EXERCISE OBJECTIVE. Copy out every line from the one containing "From the photographic" down to the one containing "Answer: [530,22] → [304,21] → [763,121]", both included. Leave all wording as it is, but multiply each number in the answers (coordinates and distances) by 0.4, rounding to the same number of decimals the original had, with halves rounded up.

Data items
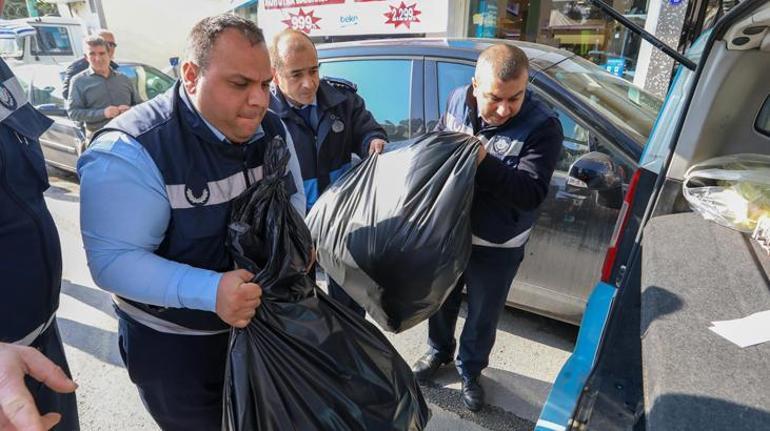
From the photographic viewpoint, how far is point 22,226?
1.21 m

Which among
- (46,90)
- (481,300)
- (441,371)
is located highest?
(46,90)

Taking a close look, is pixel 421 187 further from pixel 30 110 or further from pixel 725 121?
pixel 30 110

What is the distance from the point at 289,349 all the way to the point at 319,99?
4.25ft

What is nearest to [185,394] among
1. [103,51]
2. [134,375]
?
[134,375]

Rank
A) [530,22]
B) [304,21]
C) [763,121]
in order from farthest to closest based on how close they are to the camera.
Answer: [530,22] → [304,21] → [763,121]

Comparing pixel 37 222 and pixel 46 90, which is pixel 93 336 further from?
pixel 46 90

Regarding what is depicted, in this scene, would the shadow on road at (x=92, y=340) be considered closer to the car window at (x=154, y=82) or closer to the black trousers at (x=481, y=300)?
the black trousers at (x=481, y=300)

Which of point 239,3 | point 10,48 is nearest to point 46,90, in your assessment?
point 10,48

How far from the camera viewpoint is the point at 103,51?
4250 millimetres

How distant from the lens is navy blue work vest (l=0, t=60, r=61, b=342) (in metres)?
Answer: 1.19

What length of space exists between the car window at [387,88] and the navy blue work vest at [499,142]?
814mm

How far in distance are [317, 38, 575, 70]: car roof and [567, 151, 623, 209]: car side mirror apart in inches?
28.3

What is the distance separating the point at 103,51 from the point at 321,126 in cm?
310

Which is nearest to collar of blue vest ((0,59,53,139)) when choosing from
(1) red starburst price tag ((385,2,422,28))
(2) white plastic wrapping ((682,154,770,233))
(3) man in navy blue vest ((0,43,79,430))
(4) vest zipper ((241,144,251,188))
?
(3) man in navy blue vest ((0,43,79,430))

---

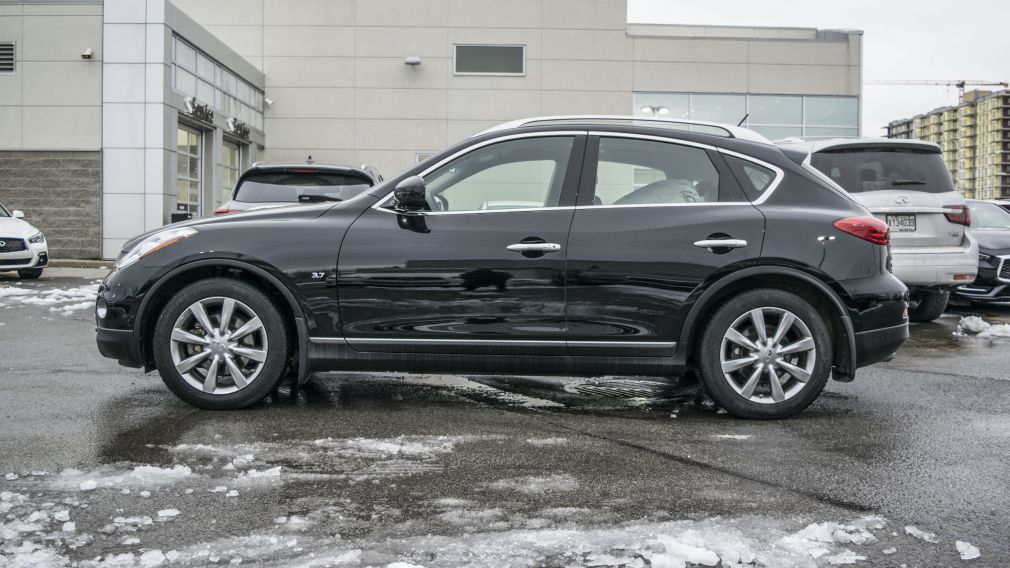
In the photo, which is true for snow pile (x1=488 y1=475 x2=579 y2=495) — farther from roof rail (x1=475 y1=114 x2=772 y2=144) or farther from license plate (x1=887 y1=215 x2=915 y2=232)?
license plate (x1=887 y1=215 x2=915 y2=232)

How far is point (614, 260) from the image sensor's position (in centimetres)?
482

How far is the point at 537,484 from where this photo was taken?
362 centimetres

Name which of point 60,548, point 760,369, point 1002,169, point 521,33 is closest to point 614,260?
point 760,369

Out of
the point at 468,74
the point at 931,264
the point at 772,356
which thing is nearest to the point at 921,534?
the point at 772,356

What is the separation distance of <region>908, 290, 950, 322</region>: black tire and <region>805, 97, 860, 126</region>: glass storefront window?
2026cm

---

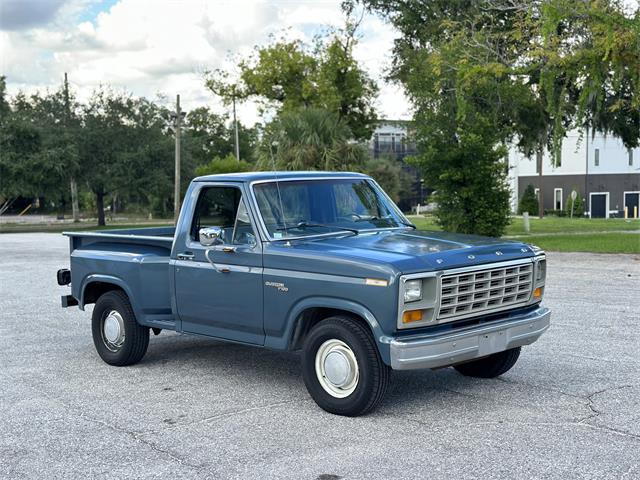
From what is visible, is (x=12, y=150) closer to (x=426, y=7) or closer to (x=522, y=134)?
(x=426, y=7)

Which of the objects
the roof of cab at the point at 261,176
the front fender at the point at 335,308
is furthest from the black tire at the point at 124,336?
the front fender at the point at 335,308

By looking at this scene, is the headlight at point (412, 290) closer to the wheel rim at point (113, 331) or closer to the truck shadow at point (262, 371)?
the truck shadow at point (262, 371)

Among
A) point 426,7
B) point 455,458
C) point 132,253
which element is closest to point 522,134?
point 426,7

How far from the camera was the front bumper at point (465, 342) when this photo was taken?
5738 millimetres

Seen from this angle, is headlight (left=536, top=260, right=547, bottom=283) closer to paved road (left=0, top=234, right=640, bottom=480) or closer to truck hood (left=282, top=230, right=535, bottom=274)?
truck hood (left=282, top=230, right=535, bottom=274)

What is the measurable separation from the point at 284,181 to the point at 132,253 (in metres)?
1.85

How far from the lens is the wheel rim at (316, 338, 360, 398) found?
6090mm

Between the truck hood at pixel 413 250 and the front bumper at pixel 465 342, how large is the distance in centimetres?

TASK OUTPUT.
From the photographic viewpoint, how far is point 22,226?
0.48 m

Which among
- (46,90)
- (481,300)
- (441,371)
is located highest?
(18,36)

Taking a close look, is pixel 421 187 further from pixel 30 110 or further from pixel 725 121?
pixel 12 44

What is the distance from the point at 289,349 all the way to the point at 319,99?
1.70ft

What is nearest to [185,394] among
1. [103,51]
2. [134,375]
?
[54,150]

Rank
A) [530,22]
B) [304,21]
C) [763,121]
in order from farthest to closest based on how close they are to the camera.
Answer: [212,9] → [122,8] → [305,48]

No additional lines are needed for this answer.